*Assignment*:
Beginning with the line below that contains "family: Nesomyidae" and ending with the line that contains "scientific name: Arvicolinae", copy every line exactly. Copy nothing else.

*Dataset records*:
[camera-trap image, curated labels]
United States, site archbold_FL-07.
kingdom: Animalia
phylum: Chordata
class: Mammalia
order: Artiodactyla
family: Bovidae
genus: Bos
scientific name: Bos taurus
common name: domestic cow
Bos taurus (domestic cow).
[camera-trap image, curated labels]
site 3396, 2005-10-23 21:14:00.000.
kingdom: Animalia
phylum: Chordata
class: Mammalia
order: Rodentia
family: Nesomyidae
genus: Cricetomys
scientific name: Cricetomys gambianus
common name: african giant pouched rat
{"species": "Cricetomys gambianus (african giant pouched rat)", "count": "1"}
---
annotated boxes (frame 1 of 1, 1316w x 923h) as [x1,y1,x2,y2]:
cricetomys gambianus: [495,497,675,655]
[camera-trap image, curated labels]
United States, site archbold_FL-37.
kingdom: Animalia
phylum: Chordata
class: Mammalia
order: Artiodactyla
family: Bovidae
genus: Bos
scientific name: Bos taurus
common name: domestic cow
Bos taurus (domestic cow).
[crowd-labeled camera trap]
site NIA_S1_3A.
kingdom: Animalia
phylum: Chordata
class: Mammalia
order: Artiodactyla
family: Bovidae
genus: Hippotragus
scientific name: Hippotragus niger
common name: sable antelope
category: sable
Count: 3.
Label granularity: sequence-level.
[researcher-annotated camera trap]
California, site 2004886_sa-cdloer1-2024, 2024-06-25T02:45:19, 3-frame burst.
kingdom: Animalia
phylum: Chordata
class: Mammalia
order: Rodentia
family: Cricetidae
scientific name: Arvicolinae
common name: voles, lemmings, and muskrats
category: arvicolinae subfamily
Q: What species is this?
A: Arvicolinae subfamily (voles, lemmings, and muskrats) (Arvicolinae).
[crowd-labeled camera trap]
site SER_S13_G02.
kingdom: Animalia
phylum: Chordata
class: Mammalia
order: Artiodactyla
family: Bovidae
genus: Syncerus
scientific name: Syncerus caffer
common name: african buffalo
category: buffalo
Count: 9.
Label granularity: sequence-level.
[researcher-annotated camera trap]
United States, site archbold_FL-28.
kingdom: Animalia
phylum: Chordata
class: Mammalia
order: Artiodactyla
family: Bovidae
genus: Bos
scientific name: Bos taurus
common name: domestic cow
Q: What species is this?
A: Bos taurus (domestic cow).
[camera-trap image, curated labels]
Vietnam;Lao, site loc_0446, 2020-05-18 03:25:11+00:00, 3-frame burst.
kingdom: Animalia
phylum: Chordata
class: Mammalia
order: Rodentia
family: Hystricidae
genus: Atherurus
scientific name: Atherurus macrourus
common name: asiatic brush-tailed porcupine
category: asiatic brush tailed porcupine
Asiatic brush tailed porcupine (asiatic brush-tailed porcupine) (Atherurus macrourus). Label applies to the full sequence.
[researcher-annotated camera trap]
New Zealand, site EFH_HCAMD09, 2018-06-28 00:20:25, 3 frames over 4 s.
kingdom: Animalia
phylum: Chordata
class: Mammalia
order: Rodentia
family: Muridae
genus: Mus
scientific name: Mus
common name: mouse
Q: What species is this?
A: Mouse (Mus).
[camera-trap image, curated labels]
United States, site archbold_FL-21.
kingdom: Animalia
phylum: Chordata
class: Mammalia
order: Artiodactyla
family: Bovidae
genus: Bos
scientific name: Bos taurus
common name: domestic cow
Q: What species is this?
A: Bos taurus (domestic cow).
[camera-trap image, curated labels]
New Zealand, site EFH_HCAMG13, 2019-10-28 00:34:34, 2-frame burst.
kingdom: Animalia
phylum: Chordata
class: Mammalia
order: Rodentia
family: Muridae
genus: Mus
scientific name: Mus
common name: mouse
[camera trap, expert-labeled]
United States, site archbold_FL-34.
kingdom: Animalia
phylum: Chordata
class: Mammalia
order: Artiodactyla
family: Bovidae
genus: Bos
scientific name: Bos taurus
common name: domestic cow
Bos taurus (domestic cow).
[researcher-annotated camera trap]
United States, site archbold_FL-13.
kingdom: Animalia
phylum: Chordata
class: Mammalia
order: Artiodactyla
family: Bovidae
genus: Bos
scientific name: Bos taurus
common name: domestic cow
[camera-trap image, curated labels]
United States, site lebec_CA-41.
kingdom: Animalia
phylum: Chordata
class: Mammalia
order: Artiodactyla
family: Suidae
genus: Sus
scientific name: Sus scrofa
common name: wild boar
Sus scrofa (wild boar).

*Answer space*:
family: Nesomyidae
genus: Cricetomys
scientific name: Cricetomys gambianus
common name: african giant pouched rat
{"species": "Cricetomys gambianus (african giant pouched rat)", "count": "1"}
---
annotated boxes (frame 1 of 1, 1316w x 923h) as [x1,y1,x2,y2]:
cricetomys gambianus: [495,497,675,655]
[camera-trap image, curated labels]
United States, site archbold_FL-37.
kingdom: Animalia
phylum: Chordata
class: Mammalia
order: Artiodactyla
family: Bovidae
genus: Bos
scientific name: Bos taurus
common name: domestic cow
Bos taurus (domestic cow).
[crowd-labeled camera trap]
site NIA_S1_3A.
kingdom: Animalia
phylum: Chordata
class: Mammalia
order: Artiodactyla
family: Bovidae
genus: Hippotragus
scientific name: Hippotragus niger
common name: sable antelope
category: sable
Count: 3.
Label granularity: sequence-level.
[researcher-annotated camera trap]
California, site 2004886_sa-cdloer1-2024, 2024-06-25T02:45:19, 3-frame burst.
kingdom: Animalia
phylum: Chordata
class: Mammalia
order: Rodentia
family: Cricetidae
scientific name: Arvicolinae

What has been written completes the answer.